農業法人化のメリット②では、地域農業としてのメリットと制度面でのメリットを紹介します。
2、地域農業としてのメリット
新規就農の受け皿
・農業法人に就農することにより、初期負担なく経営能力、農業技術を習得
「新規就農者は、農業をやったことがないため当然経営能力や農業技術を持っていない。また、個人で初めから農業を行うには農業機械などの購入費用も必要になる。このため、新規就農者向けの支援制度はあるものの相当の覚悟が必要になる。一方、農業法人に新規参入すれば、日々の農作業の中で農業技術の習得や法人所有の機械で機械の取扱技術の習得も可能である。それも初期投資はなく、逆に安定した収入も期待できる。
農業技術など習得後に自ら農業法人経営も可能であり、そういったケースも少なくない。」
3、制度面でのメリット
税制
・役員報酬を給与所得とすることによる節税
(役員報酬は法人税において損金算入が可能。また、所得税において役員が受け取った報酬は給与所得控除の対象となる。)

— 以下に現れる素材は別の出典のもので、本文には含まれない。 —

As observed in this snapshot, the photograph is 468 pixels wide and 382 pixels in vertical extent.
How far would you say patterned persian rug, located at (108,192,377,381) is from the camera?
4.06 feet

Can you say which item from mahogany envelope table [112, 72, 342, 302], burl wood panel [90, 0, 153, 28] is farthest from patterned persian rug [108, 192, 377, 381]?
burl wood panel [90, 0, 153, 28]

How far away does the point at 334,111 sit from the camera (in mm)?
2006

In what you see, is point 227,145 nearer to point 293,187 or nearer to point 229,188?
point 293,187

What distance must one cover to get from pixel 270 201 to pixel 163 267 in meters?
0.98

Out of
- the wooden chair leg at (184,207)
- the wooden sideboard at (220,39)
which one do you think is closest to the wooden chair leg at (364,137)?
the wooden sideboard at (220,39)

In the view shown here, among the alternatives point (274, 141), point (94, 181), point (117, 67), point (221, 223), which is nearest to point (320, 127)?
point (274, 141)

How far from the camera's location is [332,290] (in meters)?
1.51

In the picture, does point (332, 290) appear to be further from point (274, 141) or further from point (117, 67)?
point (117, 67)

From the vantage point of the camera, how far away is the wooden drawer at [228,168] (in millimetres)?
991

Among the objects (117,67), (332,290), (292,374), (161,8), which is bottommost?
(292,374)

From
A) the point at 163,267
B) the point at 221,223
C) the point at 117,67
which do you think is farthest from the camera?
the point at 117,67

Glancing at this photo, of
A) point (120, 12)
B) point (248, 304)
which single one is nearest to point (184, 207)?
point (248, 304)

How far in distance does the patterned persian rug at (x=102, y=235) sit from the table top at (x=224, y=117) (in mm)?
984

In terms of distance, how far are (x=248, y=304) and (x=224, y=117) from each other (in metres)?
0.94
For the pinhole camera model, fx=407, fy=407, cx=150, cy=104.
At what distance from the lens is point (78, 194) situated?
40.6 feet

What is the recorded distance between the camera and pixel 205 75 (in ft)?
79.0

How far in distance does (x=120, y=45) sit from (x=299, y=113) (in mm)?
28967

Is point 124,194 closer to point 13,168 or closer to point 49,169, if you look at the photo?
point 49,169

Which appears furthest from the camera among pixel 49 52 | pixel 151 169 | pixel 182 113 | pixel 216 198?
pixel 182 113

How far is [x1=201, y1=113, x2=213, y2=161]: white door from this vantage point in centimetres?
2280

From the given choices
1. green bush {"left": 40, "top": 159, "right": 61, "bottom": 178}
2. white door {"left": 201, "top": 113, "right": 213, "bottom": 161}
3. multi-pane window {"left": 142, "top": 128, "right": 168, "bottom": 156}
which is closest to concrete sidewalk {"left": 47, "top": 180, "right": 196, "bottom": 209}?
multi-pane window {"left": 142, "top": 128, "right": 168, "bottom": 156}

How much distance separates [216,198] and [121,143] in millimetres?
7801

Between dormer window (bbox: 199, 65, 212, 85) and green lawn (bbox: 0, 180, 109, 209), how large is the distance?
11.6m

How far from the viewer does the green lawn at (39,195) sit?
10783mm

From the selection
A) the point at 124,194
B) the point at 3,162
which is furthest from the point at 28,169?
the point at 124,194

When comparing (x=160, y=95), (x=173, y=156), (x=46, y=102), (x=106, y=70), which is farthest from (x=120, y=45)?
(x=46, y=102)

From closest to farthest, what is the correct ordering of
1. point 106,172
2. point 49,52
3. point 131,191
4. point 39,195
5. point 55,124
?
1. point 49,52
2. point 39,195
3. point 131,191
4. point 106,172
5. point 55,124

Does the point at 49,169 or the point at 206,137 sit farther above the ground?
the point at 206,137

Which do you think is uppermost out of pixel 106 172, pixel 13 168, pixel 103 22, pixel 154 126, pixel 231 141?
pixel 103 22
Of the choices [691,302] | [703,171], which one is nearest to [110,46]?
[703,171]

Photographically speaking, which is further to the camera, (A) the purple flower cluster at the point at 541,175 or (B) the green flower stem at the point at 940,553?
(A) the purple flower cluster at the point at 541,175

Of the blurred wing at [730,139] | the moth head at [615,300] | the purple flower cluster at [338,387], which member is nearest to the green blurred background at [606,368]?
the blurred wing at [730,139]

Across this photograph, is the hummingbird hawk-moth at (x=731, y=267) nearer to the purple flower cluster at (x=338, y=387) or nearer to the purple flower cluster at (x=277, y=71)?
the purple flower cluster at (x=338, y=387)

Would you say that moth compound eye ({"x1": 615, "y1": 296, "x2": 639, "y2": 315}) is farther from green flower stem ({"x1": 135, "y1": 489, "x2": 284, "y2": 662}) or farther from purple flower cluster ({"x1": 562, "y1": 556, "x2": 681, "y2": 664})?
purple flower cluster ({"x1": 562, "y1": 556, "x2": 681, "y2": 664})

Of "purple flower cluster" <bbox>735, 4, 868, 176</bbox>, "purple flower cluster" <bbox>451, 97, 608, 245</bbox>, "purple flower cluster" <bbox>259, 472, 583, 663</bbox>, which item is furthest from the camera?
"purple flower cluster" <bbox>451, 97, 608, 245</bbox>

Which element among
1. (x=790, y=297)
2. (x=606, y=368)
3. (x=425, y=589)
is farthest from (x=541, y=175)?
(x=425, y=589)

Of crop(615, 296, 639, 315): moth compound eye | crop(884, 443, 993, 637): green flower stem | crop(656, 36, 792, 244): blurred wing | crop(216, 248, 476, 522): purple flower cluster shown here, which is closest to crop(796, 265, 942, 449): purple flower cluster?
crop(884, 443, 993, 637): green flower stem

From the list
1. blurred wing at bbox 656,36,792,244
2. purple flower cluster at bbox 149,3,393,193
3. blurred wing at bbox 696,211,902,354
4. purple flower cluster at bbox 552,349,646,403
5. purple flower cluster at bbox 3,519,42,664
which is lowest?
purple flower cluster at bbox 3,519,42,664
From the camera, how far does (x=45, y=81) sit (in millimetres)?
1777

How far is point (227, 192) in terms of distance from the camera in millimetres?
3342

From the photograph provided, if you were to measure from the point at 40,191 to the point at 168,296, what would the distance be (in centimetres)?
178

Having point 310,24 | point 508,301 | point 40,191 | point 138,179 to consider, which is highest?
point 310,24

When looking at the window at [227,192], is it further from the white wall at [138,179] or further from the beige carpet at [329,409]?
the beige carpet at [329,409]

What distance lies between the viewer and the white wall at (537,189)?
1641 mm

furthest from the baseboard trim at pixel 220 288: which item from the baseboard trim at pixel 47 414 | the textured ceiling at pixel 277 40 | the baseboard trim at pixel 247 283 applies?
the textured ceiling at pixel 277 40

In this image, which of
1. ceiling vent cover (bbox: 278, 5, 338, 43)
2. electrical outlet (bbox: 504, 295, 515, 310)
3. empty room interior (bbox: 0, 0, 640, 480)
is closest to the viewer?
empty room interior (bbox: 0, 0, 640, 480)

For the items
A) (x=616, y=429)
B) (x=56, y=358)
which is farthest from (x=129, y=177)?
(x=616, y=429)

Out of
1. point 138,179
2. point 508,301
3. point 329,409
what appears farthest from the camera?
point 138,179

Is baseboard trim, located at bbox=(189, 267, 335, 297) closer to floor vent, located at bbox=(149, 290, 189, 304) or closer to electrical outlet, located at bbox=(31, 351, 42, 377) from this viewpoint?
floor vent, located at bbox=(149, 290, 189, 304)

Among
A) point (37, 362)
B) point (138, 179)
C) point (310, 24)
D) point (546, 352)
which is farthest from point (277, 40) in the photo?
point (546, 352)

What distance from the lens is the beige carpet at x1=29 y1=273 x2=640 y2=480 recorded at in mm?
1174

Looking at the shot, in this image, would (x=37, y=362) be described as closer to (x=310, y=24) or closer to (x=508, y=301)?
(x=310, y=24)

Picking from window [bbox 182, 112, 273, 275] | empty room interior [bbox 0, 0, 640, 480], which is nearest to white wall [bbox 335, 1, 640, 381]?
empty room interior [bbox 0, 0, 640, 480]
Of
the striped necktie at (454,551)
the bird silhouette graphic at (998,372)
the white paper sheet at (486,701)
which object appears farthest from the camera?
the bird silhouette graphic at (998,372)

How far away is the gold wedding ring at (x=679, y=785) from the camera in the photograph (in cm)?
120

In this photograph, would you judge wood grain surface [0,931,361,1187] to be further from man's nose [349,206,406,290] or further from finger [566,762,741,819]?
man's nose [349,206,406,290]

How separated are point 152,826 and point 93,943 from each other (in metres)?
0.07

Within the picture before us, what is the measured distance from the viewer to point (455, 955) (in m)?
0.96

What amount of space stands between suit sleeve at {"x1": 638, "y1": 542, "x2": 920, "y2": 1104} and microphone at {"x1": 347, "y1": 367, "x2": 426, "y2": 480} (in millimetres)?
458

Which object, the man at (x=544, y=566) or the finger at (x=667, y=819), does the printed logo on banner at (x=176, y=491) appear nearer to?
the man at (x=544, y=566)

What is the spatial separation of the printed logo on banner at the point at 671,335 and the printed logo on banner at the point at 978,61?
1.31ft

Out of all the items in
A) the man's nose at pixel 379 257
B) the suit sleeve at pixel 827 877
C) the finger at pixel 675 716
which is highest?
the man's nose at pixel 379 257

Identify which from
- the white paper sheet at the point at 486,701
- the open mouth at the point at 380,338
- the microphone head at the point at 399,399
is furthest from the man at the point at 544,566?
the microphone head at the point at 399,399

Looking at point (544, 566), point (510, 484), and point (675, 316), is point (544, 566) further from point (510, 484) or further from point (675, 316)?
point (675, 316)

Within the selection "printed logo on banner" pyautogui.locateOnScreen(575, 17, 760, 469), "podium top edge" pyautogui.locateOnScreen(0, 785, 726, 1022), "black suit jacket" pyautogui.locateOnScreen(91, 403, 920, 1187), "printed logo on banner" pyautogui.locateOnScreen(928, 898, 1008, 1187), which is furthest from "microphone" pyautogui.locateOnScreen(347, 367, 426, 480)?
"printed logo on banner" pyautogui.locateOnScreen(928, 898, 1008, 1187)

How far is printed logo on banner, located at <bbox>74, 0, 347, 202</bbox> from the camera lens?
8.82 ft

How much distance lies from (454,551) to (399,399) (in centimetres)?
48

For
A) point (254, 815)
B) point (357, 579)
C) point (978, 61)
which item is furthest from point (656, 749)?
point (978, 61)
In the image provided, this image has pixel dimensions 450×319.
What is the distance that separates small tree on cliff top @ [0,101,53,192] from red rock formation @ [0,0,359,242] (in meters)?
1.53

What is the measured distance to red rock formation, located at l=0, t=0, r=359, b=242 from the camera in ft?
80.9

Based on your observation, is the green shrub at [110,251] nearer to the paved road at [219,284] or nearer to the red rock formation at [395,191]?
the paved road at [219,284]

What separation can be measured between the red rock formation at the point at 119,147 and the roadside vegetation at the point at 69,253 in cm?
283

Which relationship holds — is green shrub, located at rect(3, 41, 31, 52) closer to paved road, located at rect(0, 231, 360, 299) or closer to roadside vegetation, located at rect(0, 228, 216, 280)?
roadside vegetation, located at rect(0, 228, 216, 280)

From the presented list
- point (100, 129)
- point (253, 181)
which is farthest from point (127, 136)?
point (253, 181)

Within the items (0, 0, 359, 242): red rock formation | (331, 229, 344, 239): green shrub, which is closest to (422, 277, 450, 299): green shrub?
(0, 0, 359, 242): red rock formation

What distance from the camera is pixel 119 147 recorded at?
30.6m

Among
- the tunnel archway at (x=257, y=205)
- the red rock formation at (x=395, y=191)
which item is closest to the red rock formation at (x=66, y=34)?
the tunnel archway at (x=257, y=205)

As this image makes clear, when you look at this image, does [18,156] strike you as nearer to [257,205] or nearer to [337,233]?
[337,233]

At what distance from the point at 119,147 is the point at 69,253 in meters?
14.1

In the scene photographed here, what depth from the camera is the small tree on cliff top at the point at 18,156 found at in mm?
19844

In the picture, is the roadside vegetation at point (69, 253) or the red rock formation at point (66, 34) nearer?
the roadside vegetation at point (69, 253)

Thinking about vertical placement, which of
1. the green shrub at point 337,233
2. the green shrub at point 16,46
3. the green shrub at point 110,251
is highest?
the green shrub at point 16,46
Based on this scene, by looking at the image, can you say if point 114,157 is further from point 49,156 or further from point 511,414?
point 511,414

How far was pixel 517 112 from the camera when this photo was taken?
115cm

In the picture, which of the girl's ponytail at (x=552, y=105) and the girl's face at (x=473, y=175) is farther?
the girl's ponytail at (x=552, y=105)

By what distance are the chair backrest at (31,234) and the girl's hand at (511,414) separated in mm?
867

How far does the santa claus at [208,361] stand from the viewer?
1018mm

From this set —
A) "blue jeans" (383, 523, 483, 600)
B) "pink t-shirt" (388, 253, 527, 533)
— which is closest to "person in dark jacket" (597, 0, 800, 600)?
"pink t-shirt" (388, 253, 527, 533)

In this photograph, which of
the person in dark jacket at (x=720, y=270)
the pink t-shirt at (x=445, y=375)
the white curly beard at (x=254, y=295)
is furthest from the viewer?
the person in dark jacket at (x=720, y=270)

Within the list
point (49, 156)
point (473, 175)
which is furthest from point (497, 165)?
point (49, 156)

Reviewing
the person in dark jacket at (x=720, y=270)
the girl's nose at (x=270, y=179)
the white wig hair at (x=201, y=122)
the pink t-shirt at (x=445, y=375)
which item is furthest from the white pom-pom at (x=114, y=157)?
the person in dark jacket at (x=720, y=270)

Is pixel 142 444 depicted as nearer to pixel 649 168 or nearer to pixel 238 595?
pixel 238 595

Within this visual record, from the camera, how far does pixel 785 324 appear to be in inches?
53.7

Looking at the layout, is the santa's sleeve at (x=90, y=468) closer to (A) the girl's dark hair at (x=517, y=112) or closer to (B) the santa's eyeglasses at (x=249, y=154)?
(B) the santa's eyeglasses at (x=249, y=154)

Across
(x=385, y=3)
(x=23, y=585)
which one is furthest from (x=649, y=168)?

「個人の農業経営の場合の所得は、農産物の販売額やその他の収入金額から、農業生産・販売に係る必要経費を差引いた額。農業法人の所得は、収入金額から農産物の生産・販売などに係る必要経費と役員報酬を差引いた額になります。よって、農業法人の場合、必要経費+役員報酬も差引くことができるので個人経営より農業法人の方が税の面で有利である。」
・欠損金の10年間繰越控除(青色申告をしている個人事業主は3年間)
融資限度額の拡大
・農業経営基盤強化資金(スーパーL資金)の貸付限度額
〇個人3億円(複数部門経営は6億円)
〇法人10億円(民間金融機関との協調融資の状況に応じ30億円)
「スーパーL資金は、個人、農業法人の認定農業者に対して日本政策金融公庫が融資する規模拡大やその他の農業経営改善を図る目的の制度資金である。農業法人の場合は、貸付限度額が個人に比べて3倍以上であり、農業法人には優遇された制度である。」